WHAT THIS TASK INVOLVES |
Can you edit every entry below so that each "the camera" becomes "the viewer", with everything else left unchanged and the pictures left out?

Stored entries
--------------------------------------------------
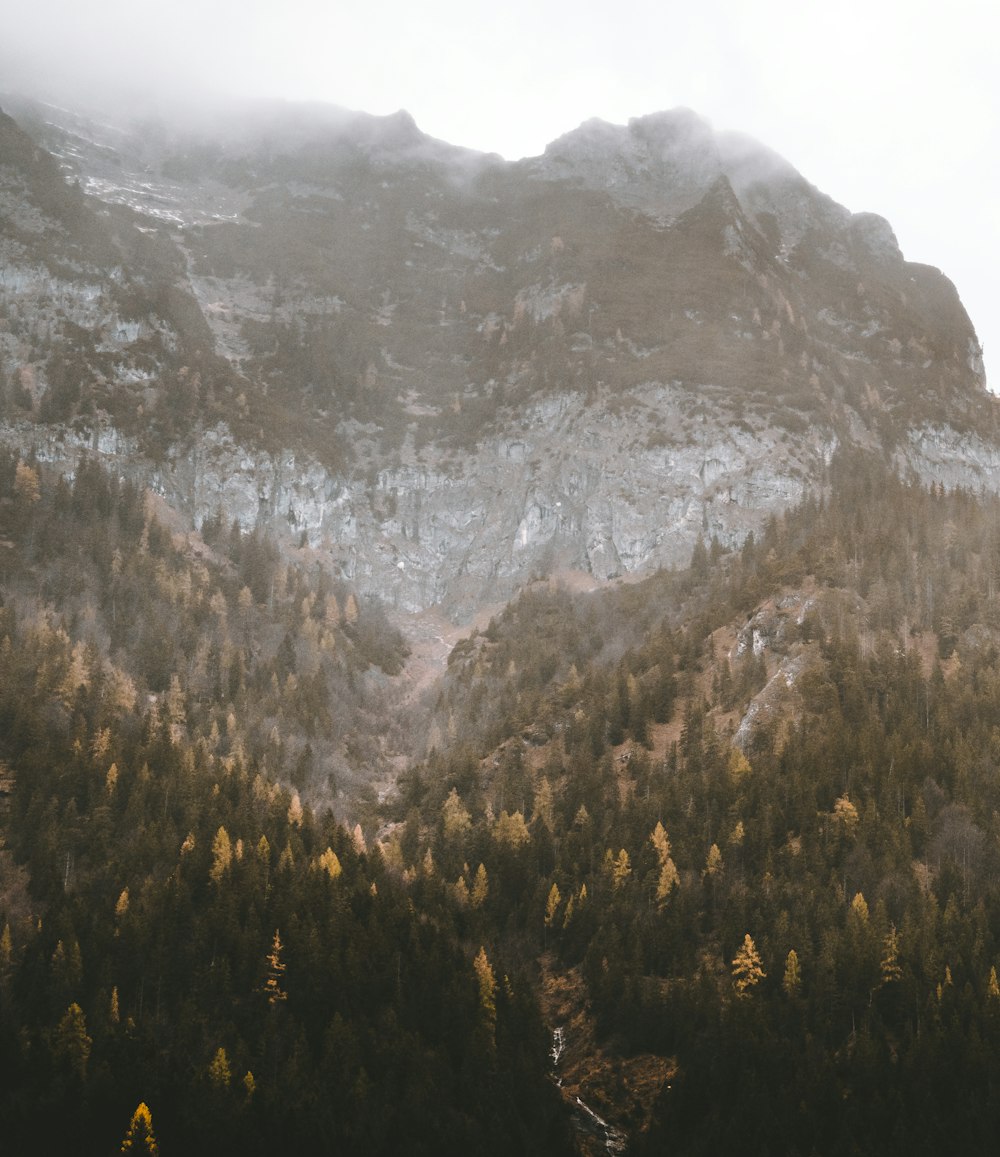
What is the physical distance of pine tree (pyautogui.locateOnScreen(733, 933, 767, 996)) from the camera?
298 ft

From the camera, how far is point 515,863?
112 meters

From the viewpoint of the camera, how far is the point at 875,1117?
252 ft

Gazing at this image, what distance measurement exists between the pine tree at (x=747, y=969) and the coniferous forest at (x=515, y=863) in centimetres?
34

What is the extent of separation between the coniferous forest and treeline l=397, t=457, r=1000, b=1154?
331mm

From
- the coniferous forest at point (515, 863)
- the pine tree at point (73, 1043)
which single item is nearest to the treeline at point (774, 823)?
the coniferous forest at point (515, 863)

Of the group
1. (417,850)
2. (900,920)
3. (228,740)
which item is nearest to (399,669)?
(228,740)

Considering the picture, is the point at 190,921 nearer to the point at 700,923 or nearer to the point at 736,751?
the point at 700,923

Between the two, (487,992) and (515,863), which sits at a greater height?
(515,863)

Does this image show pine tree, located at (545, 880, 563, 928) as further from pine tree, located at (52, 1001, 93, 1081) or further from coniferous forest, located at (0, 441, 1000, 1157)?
pine tree, located at (52, 1001, 93, 1081)

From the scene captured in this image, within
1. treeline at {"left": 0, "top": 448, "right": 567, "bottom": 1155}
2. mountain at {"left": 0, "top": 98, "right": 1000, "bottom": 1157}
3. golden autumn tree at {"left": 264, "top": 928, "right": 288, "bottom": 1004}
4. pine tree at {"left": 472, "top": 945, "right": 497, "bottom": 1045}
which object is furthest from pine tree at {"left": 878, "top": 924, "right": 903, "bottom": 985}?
golden autumn tree at {"left": 264, "top": 928, "right": 288, "bottom": 1004}

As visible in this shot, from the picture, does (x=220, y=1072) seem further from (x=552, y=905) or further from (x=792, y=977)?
(x=792, y=977)

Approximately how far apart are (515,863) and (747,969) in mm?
27113

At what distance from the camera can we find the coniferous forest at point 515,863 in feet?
263

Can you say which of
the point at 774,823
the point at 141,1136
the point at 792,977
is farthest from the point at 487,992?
the point at 774,823
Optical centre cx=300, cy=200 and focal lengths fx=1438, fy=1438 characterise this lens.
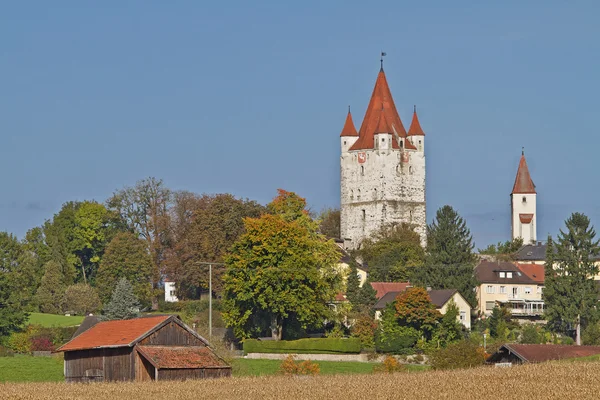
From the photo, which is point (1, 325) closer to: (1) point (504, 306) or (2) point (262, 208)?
(2) point (262, 208)

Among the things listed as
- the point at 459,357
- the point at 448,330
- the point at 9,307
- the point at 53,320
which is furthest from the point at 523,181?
the point at 459,357

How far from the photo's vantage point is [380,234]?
129 m

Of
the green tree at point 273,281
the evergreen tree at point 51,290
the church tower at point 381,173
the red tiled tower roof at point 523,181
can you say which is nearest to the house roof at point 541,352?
the green tree at point 273,281

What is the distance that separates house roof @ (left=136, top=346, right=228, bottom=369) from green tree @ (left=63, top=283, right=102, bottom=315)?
55.3m

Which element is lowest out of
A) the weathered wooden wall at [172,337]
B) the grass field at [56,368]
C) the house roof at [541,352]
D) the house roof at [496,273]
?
the grass field at [56,368]

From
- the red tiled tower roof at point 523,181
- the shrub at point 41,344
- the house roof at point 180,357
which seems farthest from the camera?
the red tiled tower roof at point 523,181

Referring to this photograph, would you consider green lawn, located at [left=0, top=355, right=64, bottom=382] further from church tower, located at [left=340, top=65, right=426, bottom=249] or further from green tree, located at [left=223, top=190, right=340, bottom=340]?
church tower, located at [left=340, top=65, right=426, bottom=249]

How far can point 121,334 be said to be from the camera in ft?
207

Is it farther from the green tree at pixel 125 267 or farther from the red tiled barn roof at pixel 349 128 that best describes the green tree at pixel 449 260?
the red tiled barn roof at pixel 349 128

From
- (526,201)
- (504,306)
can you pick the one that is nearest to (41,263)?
(504,306)

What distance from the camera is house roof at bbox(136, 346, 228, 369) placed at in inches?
2372

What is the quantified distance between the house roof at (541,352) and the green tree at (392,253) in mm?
38013

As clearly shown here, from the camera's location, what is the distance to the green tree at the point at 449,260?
101438 millimetres

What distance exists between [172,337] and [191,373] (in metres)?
2.69
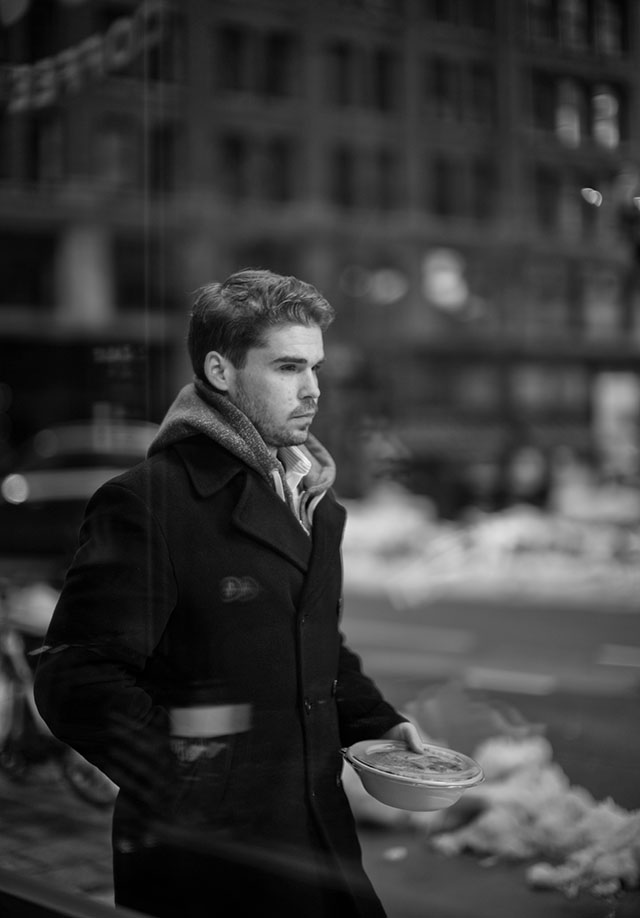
--------------------------------------------------
THE REPLY |
What is the physical distance of pine tree (pyautogui.locateOnScreen(733, 933, 767, 996)) from the viewer?
298 ft

From the viewer, how far is point 515,863?
112 meters

From the viewpoint of the viewer, how far is the point at 875,1117?
252 ft

Gazing at this image, what distance measurement exists between the pine tree at (x=747, y=969) and the coniferous forest at (x=515, y=863) in centimetres?
34

What is the extent of separation between the coniferous forest and treeline l=397, t=457, r=1000, b=1154?
331mm

From
- the coniferous forest at point (515, 863)
- the pine tree at point (73, 1043)
which single item is nearest to the treeline at point (774, 823)?
the coniferous forest at point (515, 863)

Of the group
1. (417,850)
2. (900,920)
3. (228,740)
which item is nearest to (399,669)?
(228,740)

Considering the picture, is the point at 190,921 nearer to the point at 700,923 or nearer to the point at 736,751?
the point at 700,923

Between the two, (487,992) and (515,863), which sits at a greater height?
(515,863)

Does this image show pine tree, located at (545, 880, 563, 928) as further from pine tree, located at (52, 1001, 93, 1081) or further from coniferous forest, located at (0, 441, 1000, 1157)?
pine tree, located at (52, 1001, 93, 1081)

From the scene captured in this image, within
1. treeline at {"left": 0, "top": 448, "right": 567, "bottom": 1155}
2. mountain at {"left": 0, "top": 98, "right": 1000, "bottom": 1157}
3. golden autumn tree at {"left": 264, "top": 928, "right": 288, "bottom": 1004}
4. pine tree at {"left": 472, "top": 945, "right": 497, "bottom": 1045}
which object is furthest from pine tree at {"left": 878, "top": 924, "right": 903, "bottom": 985}?
golden autumn tree at {"left": 264, "top": 928, "right": 288, "bottom": 1004}

As visible in this shot, from the picture, does (x=220, y=1072) seem further from (x=552, y=905) or further from (x=792, y=977)?
(x=792, y=977)

Approximately how far apart are (515,863) and (747,969) in mm?
27113

At what distance from the viewer can we find the coniferous forest at point 515,863 in feet?
263

Can you say which of
the point at 774,823
the point at 141,1136
the point at 792,977
is farthest from the point at 487,992?
the point at 774,823
Optical centre cx=300, cy=200 and focal lengths fx=1438, fy=1438 characterise this lens.
From the photo, which is point (1, 325) closer to: (1) point (504, 306) or (2) point (262, 208)?
(2) point (262, 208)

Among the things listed as
- the point at 459,357
- the point at 448,330
- the point at 9,307
- the point at 53,320
which is furthest from the point at 523,181?
the point at 459,357

How far from the photo's vantage point is [380,234]?
129 m

Of
the green tree at point 273,281
the evergreen tree at point 51,290
the church tower at point 381,173
the red tiled tower roof at point 523,181
can you say which is nearest to the house roof at point 541,352?
the green tree at point 273,281

What is the distance that separates house roof @ (left=136, top=346, right=228, bottom=369) from green tree @ (left=63, top=283, right=102, bottom=315)?
55.3m

Which element is lowest out of
A) the weathered wooden wall at [172,337]
B) the grass field at [56,368]
C) the house roof at [541,352]
D) the house roof at [496,273]
?
the grass field at [56,368]

From
- the red tiled tower roof at point 523,181
- the shrub at point 41,344
- the house roof at point 180,357
which seems farthest from the viewer?
the red tiled tower roof at point 523,181

Referring to this photograph, would you consider green lawn, located at [left=0, top=355, right=64, bottom=382] further from church tower, located at [left=340, top=65, right=426, bottom=249] or further from green tree, located at [left=223, top=190, right=340, bottom=340]?
church tower, located at [left=340, top=65, right=426, bottom=249]

How far can point 121,334 be said to be from the viewer in ft?
207

Is it farther from the green tree at pixel 125 267 or farther from the red tiled barn roof at pixel 349 128 that best describes the green tree at pixel 449 260?
the red tiled barn roof at pixel 349 128

From
- (526,201)
- (504,306)
can you pick the one that is nearest to (41,263)?
(504,306)

What distance from the viewer is house roof at bbox(136, 346, 228, 369) placed at in inches?
2372

What is the quantified distance between the house roof at (541,352) and the green tree at (392,253) in mm?
38013

As clearly shown here, from the viewer's location, what is the distance to the green tree at the point at 449,260?
101438 millimetres

What distance exists between [172,337] and [191,373] (in metres)?
2.69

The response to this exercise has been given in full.